__What is needed__. Only the lines from the one that contains "Thanksgivingen Fall Y" through the end of the entries, both included, should be transcribed, exactly and without pictures.

(Data extracted from a collection)
□ □ □ □
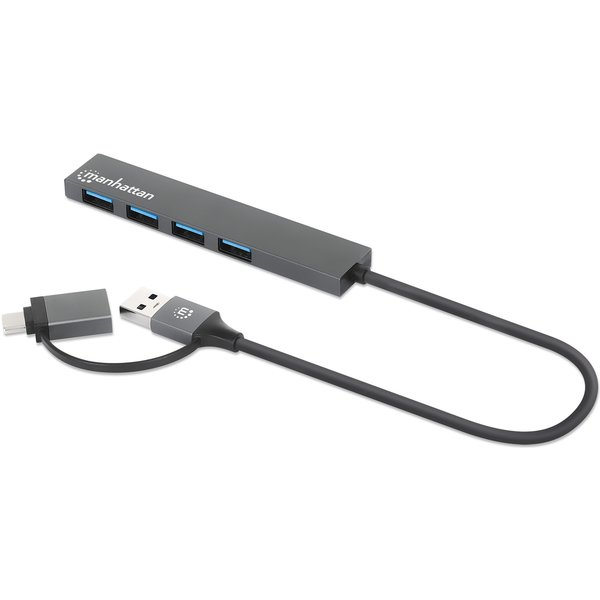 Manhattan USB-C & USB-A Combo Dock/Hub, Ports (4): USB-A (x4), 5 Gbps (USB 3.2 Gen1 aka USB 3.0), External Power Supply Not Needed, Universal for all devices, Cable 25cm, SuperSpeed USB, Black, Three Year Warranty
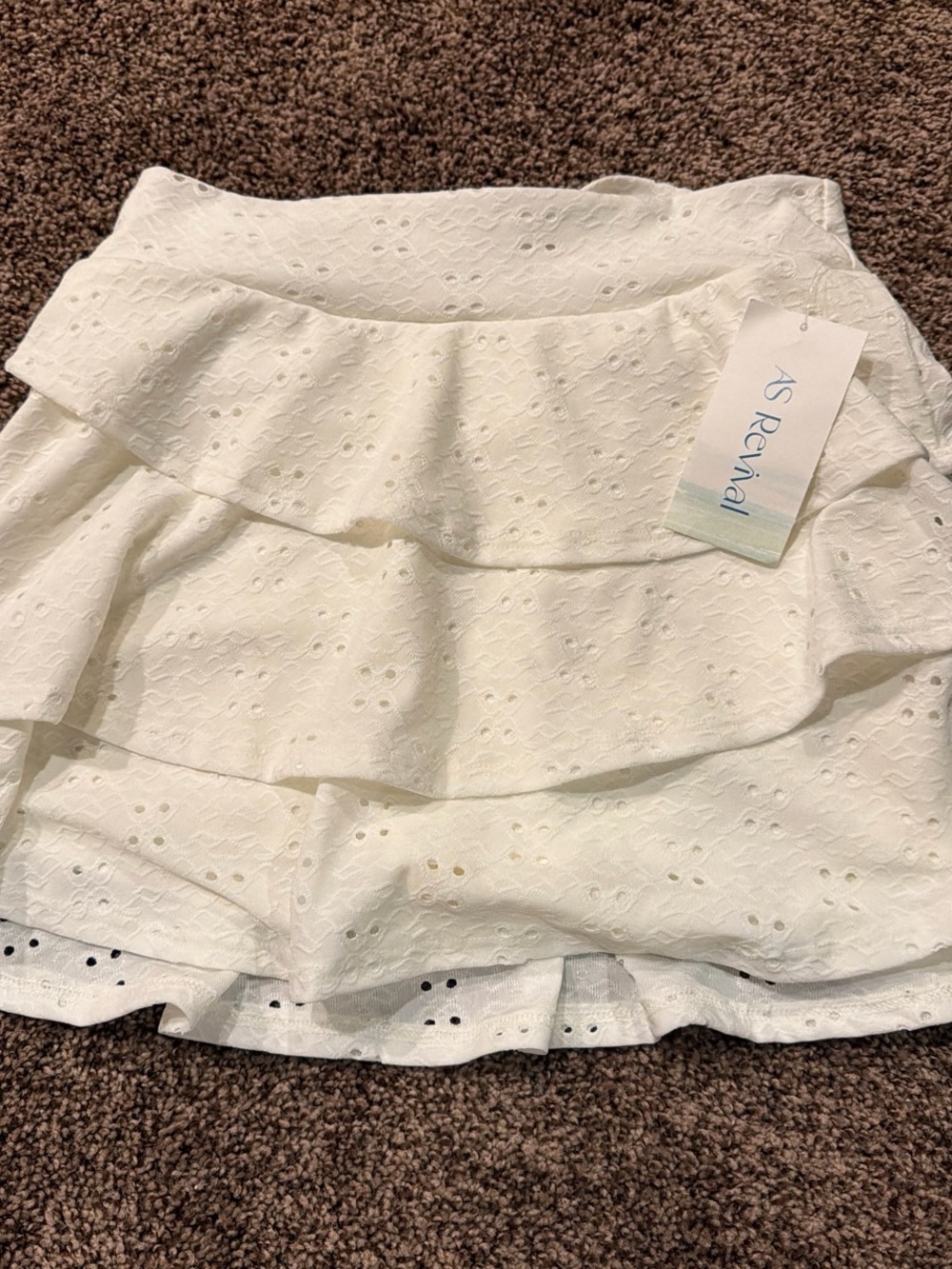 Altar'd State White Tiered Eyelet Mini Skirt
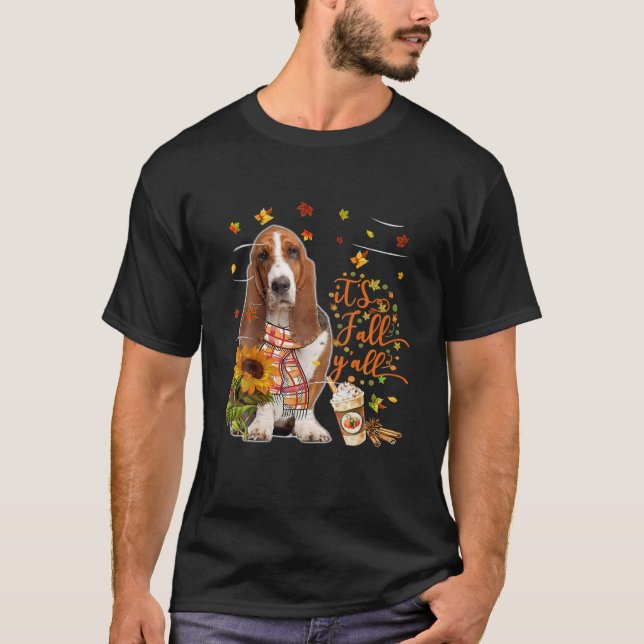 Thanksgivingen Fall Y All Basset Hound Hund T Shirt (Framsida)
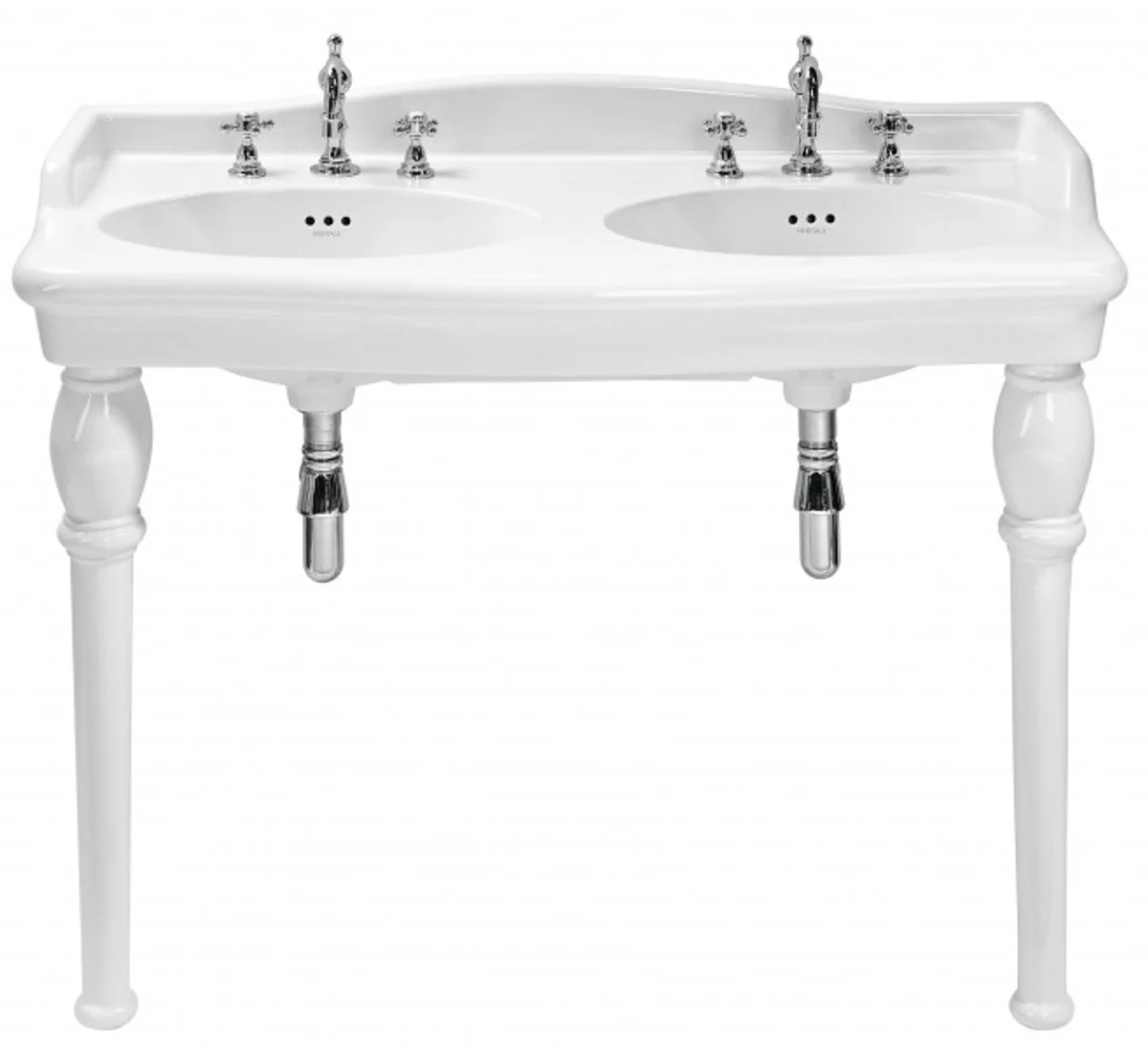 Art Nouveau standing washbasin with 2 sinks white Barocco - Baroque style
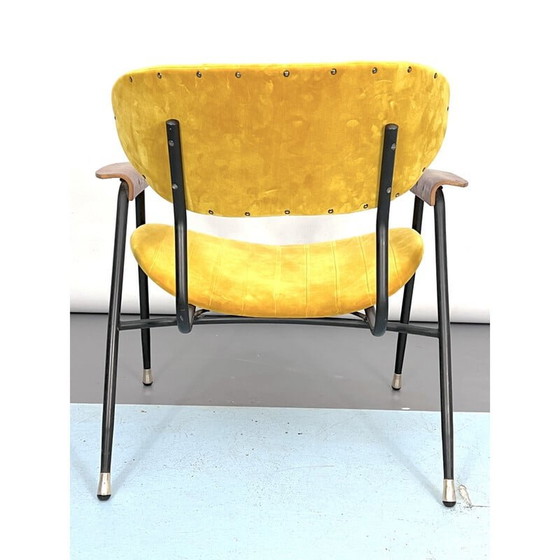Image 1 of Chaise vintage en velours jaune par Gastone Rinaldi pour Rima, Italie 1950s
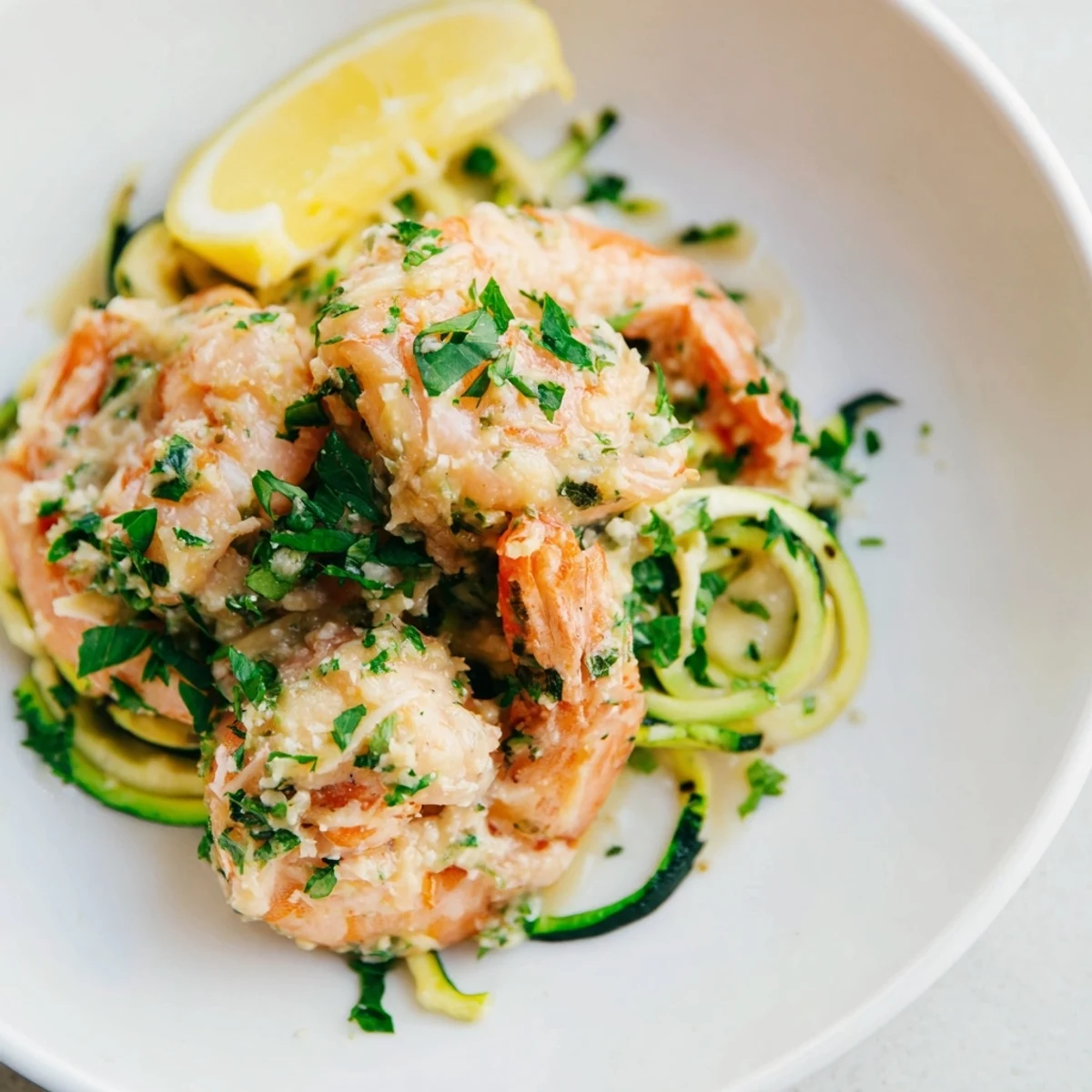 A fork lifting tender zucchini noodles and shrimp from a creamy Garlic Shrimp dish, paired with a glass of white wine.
□ □ □ □
__Result of the task__.
 Thanksgivingen Fall Y All Basset Hound Hund T Shirt (Framsida)
 Art Nouveau standing washbasin with 2 sinks white Barocco - Baroque style
Image 1 of Chaise vintage en velours jaune par Gastone Rinaldi pour Rima, Italie 1950s
 A fork lifting tender zucchini noodles and shrimp from a creamy Garlic Shrimp dish, paired with a glass of white wine.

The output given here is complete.